PROVIDENCE, R.I. [Brown University] — Nectar-feeding bats and busy janitors have at least two things in common: They want to wipe up as much liquid as they can as fast as they can, and they have specific equipment for the job. A study in the Proceedings of the National Academy of Sciences describes the previously undiscovered technology employed by the bat Glossophaga soricina: a tongue tip that uses blood flow to erect scores of little hair-like structures exactly at the right time to slurp up extra nectar from within a flower.
The bat’s “hemodynamic nectar mop,” as the paper dubs the tongue tip, features speed and reliability that industrial designers might envy, said lead author Cally Harper, a graduate student in the Department of Ecology and Evolutionary Biology at Brown University. As a matter of what nature can evolve, she said, the tongue tip is surprisingly clever.
“Typically, hydraulic structures in nature tend to be slow like the tube-feet in starfish,” Harper said. “But these bat tongues are extremely rapid because the vascular system that erects the hair-like papillae is embedded within a muscular hydrostat, which is a fancy term for muscular, constant-volume structures like tongues, elephant trunks and squid tentacles.”
In other words, the bat’s cylindrical tongue has a mesh of muscle fibers that contract so that the tongue becomes thinner but longer (extending farther into the flower). The discovery reported in the paper is that the same muscle contraction simultaneously squeezes blood into the tiny hair-like papillae.
As blood is displaced to the tongue tip, the papillae flare out perpendicular to the axis of the tongue. In their erect state, they not only add exposed surface area, but also width, allowing the tongue to function as a highly effective nectar gathering device.
The entire extension and retraction of the tongue tip occurs within an eighth of a second. Hovering requires a lot of energy, so nectar-feeding bats must get a lot of calories quickly for it to be worthwhile.

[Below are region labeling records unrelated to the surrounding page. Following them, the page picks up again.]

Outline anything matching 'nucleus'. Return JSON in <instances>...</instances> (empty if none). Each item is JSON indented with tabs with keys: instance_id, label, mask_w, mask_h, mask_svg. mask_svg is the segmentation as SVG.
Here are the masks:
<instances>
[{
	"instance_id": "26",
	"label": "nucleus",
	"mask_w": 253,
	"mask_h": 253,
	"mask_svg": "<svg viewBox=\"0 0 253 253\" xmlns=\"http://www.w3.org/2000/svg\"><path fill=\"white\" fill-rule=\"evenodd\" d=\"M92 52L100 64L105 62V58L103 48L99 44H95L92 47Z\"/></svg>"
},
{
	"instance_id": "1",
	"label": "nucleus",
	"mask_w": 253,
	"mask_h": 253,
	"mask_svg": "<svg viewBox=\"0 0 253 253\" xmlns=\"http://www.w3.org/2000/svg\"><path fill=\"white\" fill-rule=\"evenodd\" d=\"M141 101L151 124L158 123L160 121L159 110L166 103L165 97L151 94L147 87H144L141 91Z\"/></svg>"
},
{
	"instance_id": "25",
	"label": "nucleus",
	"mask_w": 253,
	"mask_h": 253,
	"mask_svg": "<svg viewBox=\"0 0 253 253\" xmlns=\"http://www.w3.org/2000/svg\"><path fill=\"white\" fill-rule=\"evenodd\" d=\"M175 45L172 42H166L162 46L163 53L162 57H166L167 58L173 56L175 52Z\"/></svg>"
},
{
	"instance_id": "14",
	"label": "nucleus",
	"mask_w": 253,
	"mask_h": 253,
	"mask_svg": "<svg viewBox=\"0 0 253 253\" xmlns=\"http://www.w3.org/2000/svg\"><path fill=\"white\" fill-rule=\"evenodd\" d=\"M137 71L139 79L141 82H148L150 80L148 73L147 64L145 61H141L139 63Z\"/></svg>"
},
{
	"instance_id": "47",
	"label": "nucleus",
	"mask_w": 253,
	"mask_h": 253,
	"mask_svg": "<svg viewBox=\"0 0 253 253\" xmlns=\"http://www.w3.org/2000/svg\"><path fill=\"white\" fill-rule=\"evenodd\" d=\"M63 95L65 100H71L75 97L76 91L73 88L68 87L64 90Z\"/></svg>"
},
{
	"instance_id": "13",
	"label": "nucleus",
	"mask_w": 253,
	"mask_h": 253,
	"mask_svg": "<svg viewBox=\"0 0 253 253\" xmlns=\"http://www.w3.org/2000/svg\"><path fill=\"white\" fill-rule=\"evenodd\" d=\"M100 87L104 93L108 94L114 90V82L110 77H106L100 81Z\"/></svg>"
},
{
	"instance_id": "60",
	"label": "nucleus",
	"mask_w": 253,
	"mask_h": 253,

Scientists knew about the papillae before this paper, but had always thought they were as passive as the strings on a floor mop. Recent insights by other scientists into the mechanics of hummingbird tongues prompted Harper to take a closer look at the shape of the tongue tip in bats and how it is involved in gathering nectar.
In detailed anatomical studies, Harper was able to observe clear vascular connections between the main arteries and veins of the tongue and the papillae. In experiments she could get them to erect by pumping in saline.
But the color videos of bats feeding on nectar, while challenging to create, Harper said, were especially convincing.
“That was one of my favorite parts of the study — the Aha moment,” she said. “We shot color high-speed video of the bats gathering nectar, which is challenging to obtain because color cameras require a lot of light and the one thing that bats don’t like is a lot of light.”
But along with professors and senior co-authors Beth Brainerd and Sharon Swartz, Harper figured out how to focus a lot of light right where the tongue tip would be without shining any of that light into the bats’ eyes.
What Harper could then see is that when the papillae extend, they turn from a light pink to a bright red as they fill with blood.
“That was really the icing on the cake as far as nailing this vascular hypothesis,” Harper said.
Harper said she does not know for sure whether other nectar-feeding bats also have blood-activated papillae on their similar-looking tongues. The honey possum might also employ the idea, the authors speculate in PNAS.
Other species such as hummingbirds and bees employ different rapid means of morphing their tongues for improved nectar feeding. Any or all of these highly evolved designs, the authors speculate, could give people technological inspiration.
“Together these three systems could serve as valuable models for the development of miniature surgical robots that are flexible, can change length and have dynamic surface configurations,” Harper, Brainerd and Swartz wrote.
Or maybe the discovery can just be applied to making one heck of a mop.
Funding for the study came from Sigma Xi: The Scientific Research Society, the American Microscopical Society, The Bushnell Graduate Research and Education Fund, the Air Force Office of Scientific Research (FA9550-07-1-0540) and the National Science Foundation (1052700 and 0723392).